§ **ОТРЫВОК**:
Итак, сформируем предварительную цепочку — образование, профессиональная принадлежность, создающая одновременно досуг и неудовлетворенность, пустоту в жизни, — и избыточность поведения, которая выражается в потребности кого-то просвещать и что-то проповедовать. Кого? С дальним прицелом, конечно, простой народ. С ближним — свое непосредственное окружение. Что? Легче всего было бы ограничиться каким-либо заезженным фразеологическим оборотом вроде революционной пропаганды, но мы попробуем расшифровать. Проповедовать свободу, справедливость и человеколюбие (точнее — народолюбие, еще точнее — простонародолюбие).

А ведь существовал целый социальный слой, духовенство, для которого проповедь была частью профессиональных обязанностей. Но никто почему-то никогда не называл ни благочестивых деревенских батюшек, ни известных столичных священнослужителей и знаменитых проповедников (среди которых далеко не все были мракобесами) интеллигентами. И дело не в том, что среди них не встречались образованные, просвещенные и мыслящие люди, хотя Русская Православная церковь в конце ХIХ века действительно находилась в деградирующем состоянии и в конце концов «протухла, провоняла», как старец Зосима в знаменитом романе Достоевского. (Кризис, болезнь Церкви, возможно, и есть одна из основных причин не только будущей революции, но и многих других недугов России на протяжении двух столетий. В том числе — и причина появления интеллигенции. Но это другая тема.)

§ **ИСХОДНЫЕ СТРОКИ**:
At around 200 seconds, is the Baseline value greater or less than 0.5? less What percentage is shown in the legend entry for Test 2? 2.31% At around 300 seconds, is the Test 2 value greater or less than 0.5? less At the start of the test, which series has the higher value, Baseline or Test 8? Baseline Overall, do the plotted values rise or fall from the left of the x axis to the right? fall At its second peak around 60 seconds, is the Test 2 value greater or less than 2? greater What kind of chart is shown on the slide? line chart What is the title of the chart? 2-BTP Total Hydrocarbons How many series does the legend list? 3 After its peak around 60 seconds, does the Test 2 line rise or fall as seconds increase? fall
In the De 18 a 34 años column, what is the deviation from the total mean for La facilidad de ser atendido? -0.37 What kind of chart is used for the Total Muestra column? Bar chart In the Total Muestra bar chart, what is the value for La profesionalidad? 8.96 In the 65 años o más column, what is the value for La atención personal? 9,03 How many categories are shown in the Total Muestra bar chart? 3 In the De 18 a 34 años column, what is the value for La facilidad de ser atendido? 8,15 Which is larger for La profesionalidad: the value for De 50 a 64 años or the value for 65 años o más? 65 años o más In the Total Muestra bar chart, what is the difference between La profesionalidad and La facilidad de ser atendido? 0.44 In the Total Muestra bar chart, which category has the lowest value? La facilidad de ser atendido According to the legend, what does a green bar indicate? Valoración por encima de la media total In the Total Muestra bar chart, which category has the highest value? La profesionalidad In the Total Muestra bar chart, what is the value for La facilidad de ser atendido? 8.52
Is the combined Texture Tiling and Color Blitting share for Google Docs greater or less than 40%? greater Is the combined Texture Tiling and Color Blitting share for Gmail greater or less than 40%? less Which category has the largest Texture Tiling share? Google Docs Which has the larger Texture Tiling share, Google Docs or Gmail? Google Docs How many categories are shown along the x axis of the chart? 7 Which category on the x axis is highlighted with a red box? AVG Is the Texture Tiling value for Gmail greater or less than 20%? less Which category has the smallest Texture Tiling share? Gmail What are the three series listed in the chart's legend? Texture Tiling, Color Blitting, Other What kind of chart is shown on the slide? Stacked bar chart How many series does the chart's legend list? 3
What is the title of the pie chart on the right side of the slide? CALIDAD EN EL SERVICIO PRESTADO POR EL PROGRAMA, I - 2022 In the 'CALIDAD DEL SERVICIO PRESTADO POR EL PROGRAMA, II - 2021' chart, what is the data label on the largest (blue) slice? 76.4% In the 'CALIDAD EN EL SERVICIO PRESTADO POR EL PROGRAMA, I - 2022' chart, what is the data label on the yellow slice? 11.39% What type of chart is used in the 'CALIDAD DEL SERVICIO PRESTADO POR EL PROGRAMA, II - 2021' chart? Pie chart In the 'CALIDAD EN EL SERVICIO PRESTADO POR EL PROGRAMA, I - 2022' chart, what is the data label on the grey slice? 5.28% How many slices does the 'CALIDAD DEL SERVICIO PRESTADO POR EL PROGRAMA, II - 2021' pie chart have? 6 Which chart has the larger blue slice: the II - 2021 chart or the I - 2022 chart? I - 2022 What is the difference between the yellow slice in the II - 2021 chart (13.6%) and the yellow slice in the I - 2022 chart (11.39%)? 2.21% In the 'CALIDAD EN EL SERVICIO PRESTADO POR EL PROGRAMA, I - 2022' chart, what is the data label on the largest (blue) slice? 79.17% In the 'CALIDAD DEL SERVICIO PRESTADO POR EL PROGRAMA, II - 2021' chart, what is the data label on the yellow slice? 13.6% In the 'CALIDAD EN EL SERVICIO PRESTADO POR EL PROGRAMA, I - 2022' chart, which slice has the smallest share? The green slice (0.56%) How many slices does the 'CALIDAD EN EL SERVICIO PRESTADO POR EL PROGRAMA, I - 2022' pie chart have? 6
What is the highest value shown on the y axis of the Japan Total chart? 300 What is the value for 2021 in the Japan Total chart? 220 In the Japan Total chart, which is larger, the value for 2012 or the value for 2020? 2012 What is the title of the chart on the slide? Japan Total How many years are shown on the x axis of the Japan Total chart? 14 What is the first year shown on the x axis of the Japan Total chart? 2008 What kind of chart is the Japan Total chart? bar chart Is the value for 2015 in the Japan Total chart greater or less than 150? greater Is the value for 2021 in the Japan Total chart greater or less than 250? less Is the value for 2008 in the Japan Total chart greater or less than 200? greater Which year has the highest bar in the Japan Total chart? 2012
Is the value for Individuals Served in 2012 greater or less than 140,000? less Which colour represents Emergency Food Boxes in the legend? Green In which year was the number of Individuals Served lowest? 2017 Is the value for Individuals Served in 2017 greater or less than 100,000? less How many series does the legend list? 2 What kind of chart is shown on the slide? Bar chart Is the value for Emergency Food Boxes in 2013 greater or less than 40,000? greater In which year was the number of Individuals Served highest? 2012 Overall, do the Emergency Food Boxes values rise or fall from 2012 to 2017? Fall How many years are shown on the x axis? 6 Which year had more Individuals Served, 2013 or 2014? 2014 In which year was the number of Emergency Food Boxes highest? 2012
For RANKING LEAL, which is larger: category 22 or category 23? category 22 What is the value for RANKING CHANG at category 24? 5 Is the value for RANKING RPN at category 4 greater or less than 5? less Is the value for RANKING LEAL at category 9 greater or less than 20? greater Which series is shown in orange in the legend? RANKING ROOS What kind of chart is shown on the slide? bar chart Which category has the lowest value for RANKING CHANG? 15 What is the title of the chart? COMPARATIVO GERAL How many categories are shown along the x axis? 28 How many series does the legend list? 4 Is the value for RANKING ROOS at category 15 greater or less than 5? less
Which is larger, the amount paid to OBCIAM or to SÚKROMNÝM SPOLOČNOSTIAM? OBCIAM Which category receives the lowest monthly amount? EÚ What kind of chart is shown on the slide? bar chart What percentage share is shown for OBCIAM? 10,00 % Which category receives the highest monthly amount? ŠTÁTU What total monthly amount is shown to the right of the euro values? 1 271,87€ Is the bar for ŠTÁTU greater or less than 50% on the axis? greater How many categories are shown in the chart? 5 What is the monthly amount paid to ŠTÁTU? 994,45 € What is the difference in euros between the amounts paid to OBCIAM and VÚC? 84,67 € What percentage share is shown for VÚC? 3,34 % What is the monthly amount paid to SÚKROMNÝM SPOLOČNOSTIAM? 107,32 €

§ **ЗАДАНИЕ**: Скопируйте без изменений фрагмент отрывка об интеллигенции и проповеди от «Итак, сформируем предварительную» до «точнее — простонародолюбие).» включительно.

§ **РЕЗУЛЬТАТ ЗАДАНИЯ**:
Итак, сформируем предварительную цепочку — образование, профессиональная принадлежность, создающая одновременно досуг и неудовлетворенность, пустоту в жизни, — и избыточность поведения, которая выражается в потребности кого-то просвещать и что-то проповедовать. Кого? С дальним прицелом, конечно, простой народ. С ближним — свое непосредственное окружение. Что? Легче всего было бы ограничиться каким-либо заезженным фразеологическим оборотом вроде революционной пропаганды, но мы попробуем расшифровать. Проповедовать свободу, справедливость и человеколюбие (точнее — народолюбие, еще точнее — простонародолюбие).